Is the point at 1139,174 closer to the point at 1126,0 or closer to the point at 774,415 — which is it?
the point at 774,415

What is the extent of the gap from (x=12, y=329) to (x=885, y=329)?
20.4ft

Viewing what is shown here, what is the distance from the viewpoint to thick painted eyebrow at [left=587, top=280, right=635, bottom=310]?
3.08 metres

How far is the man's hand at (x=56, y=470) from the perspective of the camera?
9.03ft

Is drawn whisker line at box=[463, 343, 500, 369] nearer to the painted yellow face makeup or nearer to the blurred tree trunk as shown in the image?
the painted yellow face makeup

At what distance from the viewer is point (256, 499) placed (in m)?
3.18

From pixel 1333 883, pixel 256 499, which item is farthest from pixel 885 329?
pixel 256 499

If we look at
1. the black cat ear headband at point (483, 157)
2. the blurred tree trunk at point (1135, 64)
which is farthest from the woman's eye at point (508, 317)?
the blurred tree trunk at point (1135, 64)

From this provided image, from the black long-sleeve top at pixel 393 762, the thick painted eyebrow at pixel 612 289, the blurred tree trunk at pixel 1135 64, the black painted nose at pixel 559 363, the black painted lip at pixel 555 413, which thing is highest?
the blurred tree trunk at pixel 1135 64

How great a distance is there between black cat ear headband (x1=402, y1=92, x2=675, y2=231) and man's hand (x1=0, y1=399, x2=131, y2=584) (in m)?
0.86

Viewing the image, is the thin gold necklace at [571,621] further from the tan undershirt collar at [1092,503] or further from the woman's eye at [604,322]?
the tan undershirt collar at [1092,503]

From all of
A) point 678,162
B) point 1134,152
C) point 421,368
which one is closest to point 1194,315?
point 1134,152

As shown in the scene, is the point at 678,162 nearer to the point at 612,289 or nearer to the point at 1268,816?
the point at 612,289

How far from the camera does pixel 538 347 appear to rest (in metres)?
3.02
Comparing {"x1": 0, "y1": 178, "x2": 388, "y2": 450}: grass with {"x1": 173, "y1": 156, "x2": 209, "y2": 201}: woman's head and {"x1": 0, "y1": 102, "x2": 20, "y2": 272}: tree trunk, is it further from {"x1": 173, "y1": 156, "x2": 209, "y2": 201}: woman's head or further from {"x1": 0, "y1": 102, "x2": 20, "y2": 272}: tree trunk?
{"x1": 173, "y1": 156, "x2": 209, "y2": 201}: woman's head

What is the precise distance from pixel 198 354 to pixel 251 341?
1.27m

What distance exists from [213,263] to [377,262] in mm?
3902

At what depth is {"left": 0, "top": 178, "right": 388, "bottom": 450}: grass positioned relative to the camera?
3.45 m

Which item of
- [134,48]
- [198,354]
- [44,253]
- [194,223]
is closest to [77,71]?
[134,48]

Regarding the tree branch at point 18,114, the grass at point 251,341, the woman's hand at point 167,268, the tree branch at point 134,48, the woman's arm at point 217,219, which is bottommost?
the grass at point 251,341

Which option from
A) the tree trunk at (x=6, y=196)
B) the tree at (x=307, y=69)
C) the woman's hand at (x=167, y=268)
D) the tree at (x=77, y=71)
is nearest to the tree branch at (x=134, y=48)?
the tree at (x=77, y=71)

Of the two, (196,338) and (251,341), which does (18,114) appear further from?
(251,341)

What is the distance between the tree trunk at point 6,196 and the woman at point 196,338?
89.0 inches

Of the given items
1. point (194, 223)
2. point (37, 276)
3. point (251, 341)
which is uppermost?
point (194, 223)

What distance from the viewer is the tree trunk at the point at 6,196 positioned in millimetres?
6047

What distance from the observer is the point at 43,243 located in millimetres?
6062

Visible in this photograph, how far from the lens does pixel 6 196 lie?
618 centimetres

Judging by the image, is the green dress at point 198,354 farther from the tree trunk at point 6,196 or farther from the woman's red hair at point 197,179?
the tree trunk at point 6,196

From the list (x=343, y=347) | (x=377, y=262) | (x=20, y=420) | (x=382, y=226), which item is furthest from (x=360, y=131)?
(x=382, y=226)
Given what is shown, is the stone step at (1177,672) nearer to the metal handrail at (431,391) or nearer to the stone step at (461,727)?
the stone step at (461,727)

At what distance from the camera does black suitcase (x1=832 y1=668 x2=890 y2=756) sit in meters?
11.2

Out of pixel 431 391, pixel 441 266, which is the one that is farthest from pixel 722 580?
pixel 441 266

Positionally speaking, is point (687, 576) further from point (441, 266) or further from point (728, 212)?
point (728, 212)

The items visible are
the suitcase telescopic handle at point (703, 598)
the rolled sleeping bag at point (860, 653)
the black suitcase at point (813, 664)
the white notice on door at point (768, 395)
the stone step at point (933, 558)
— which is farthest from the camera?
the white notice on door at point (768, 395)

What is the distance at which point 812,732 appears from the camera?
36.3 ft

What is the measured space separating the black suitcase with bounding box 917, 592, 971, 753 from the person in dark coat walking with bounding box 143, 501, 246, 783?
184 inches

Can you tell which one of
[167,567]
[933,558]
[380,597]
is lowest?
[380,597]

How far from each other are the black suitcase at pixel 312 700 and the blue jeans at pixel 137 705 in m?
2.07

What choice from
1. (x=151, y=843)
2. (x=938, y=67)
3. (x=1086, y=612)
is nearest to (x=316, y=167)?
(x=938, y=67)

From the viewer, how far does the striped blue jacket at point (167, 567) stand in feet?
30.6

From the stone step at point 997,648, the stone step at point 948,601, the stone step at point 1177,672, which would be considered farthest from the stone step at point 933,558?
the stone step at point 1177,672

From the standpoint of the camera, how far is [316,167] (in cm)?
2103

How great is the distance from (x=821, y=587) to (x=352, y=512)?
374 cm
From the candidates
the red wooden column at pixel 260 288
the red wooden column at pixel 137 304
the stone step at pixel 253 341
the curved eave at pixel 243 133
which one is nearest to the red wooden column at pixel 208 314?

REQUIRED WORK: Reproduce the rows above word for word, from the first line up to and including the line with "3.08 metres".

EXPECTED ANSWER:
Is the point at 1139,174 closer to the point at 1126,0 or closer to the point at 774,415 — which is it?
the point at 774,415

What is the extent of the gap from (x=12, y=329) to (x=885, y=329)?
20.4ft

Viewing what is shown here, what is the distance from the viewpoint to thick painted eyebrow at [left=587, top=280, right=635, bottom=310]?
3.08 metres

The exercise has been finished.